-- Data in this exercise follows --

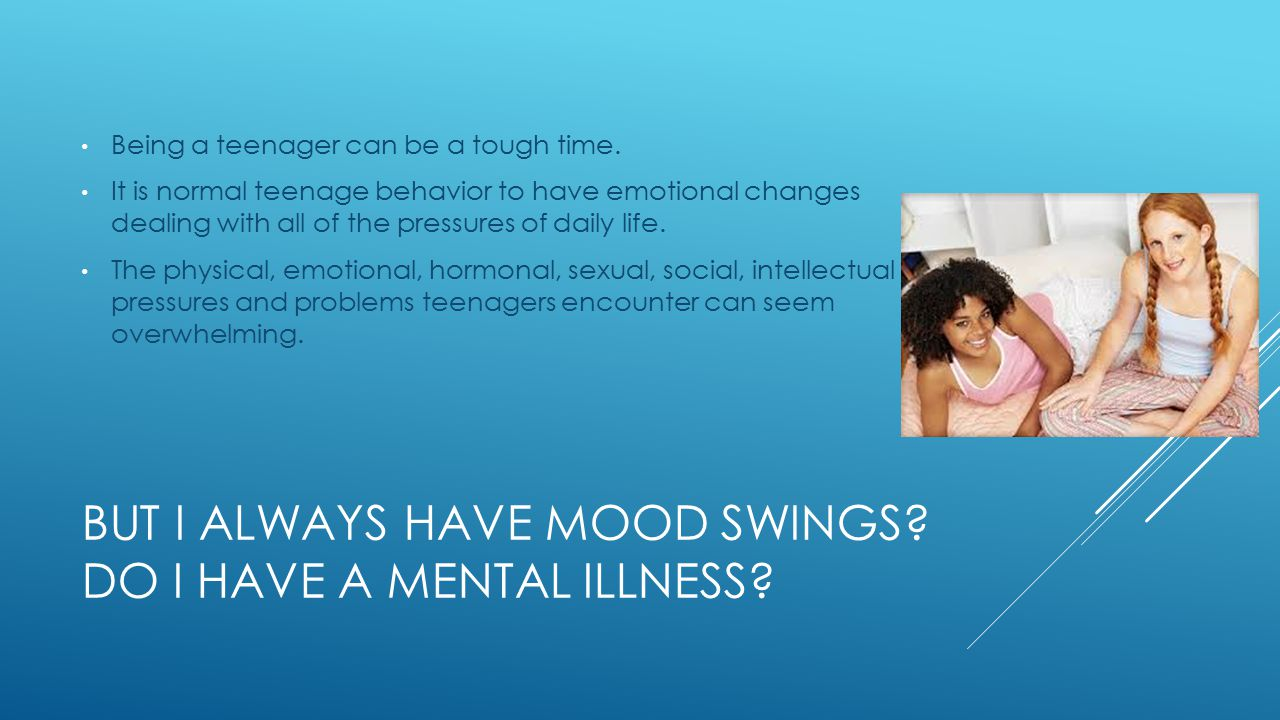 BUT I ALWAYS HAVE MOOD SWINGS. DO I HAVE A MENTAL ILLNESS.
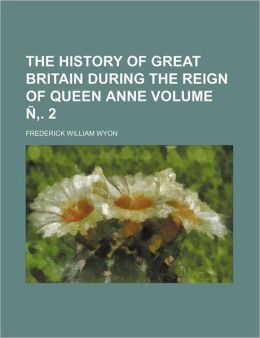 The History of Great Britain During the Reign of Queen Anne Volume N . 2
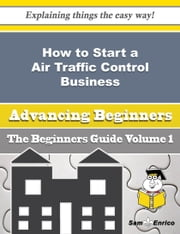How to Start a Air Traffic Control Business (Beginners Guide) ebook by Vanda Coker,Sam Enrico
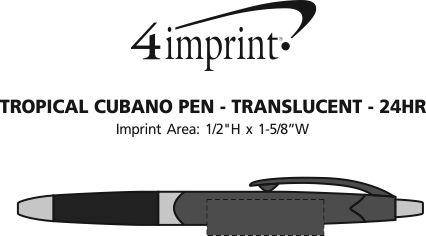 Imprint Area of Tropical Cubano Pen - Translucent - 24 hr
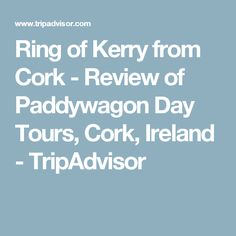 Ring of Kerry from Cork - Review of Paddywagon Day Tours, Cork, Ireland - TripAdvisor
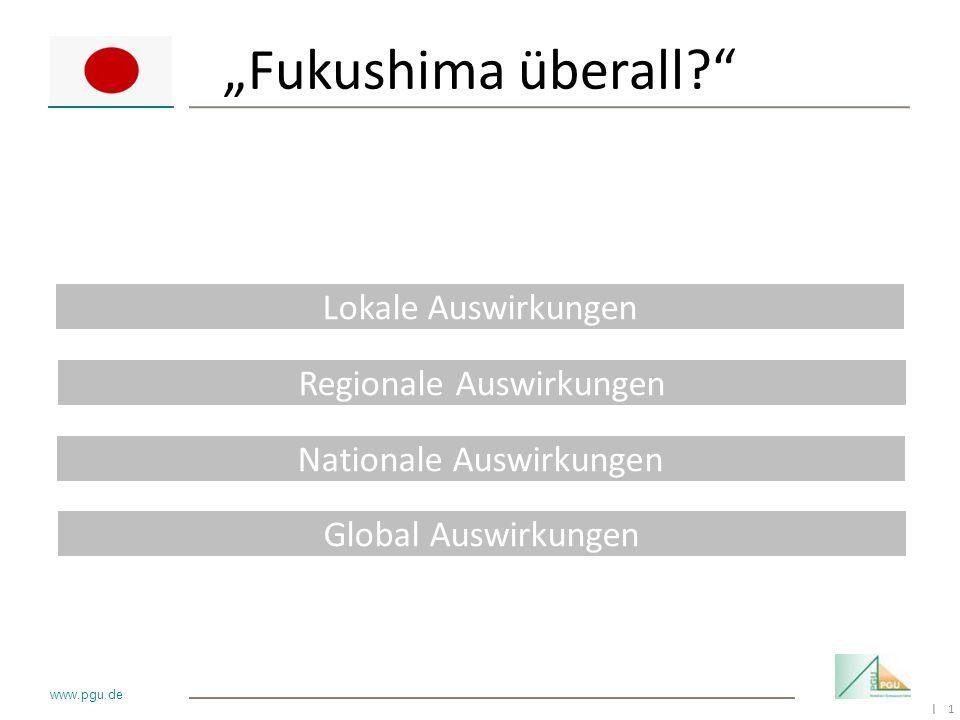 1 I www.pgu.de Fukushima überall? Lokale Auswirkungen Regionale Auswirkungen Global Auswirkungen Nationale Auswirkungen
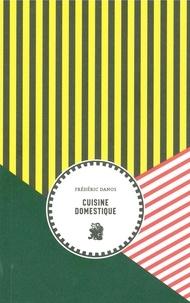 Frédéric Danos - Cuisine domestique.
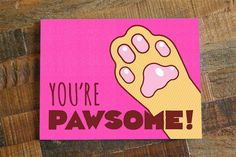 """FREE SHIPPING ON US ORDERS! """"You're Pawsome!"""" This adorable cat card will show your favorite person how much you like them. - Card Size is 4.25 x 5.5 inches - Blank inside for your personal message -"""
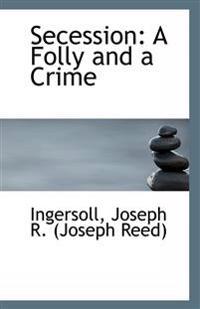 Secession: A Folly and a Crime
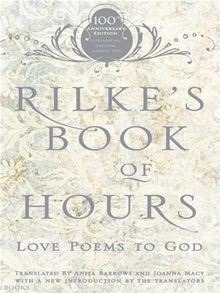 """Rilke's Book of Hours: Love Poems to God"" by Rainer Maria Rilke, Translated by Anita Barrows and Joanna Macy and Published in 1996, ISBN #978-1-59448-156-7"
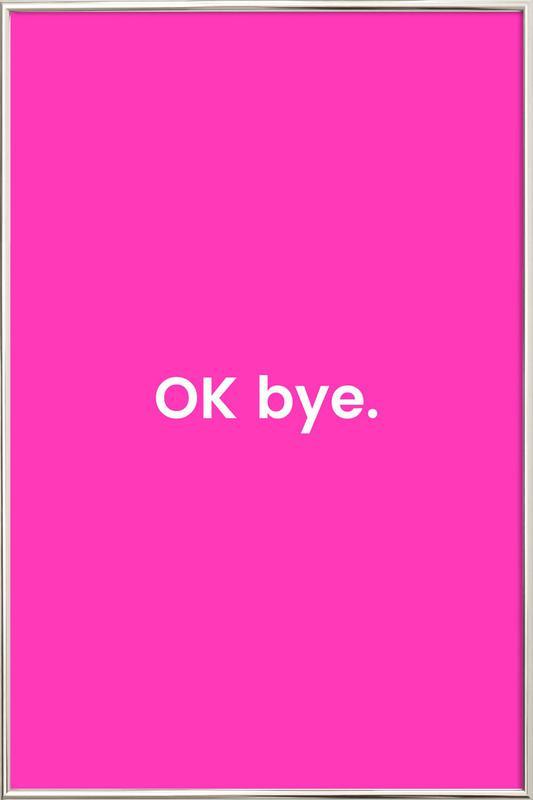 Bye -Poster im Alurahmen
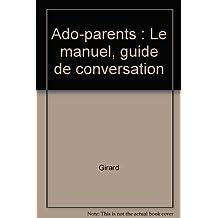 Ado-parents : Le manuel, guide de conversation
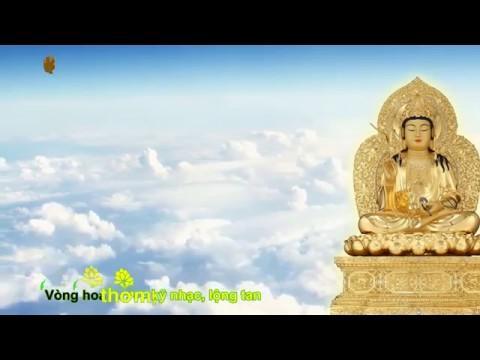 Karaoke Phật giáo: 12 Lời Khấn Nguyện Quán Thế Âm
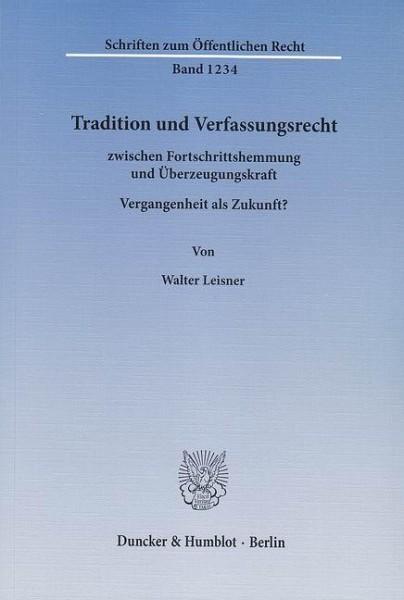 Tradition und Verfassungsrecht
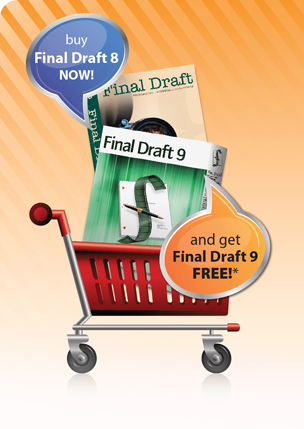 Click here to buy Final Draft 8 and get 9 FREE!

-- Data in this exercise concluded --

Please copy exactly the lines from the one containing "Frédéric Danos - Cuisine domestique." through the last line of the records, both ends included, and leave out any pictures.

Solution for this task:
 Frédéric Danos - Cuisine domestique.
 """FREE SHIPPING ON US ORDERS! """"You're Pawsome!"""" This adorable cat card will show your favorite person how much you like them. - Card Size is 4.25 x 5.5 inches - Blank inside for your personal message -"""
 Secession: A Folly and a Crime
 """Rilke's Book of Hours: Love Poems to God"" by Rainer Maria Rilke, Translated by Anita Barrows and Joanna Macy and Published in 1996, ISBN #978-1-59448-156-7"
 Bye -Poster im Alurahmen
 Ado-parents : Le manuel, guide de conversation
 Karaoke Phật giáo: 12 Lời Khấn Nguyện Quán Thế Âm
 Tradition und Verfassungsrecht
 Click here to buy Final Draft 8 and get 9 FREE!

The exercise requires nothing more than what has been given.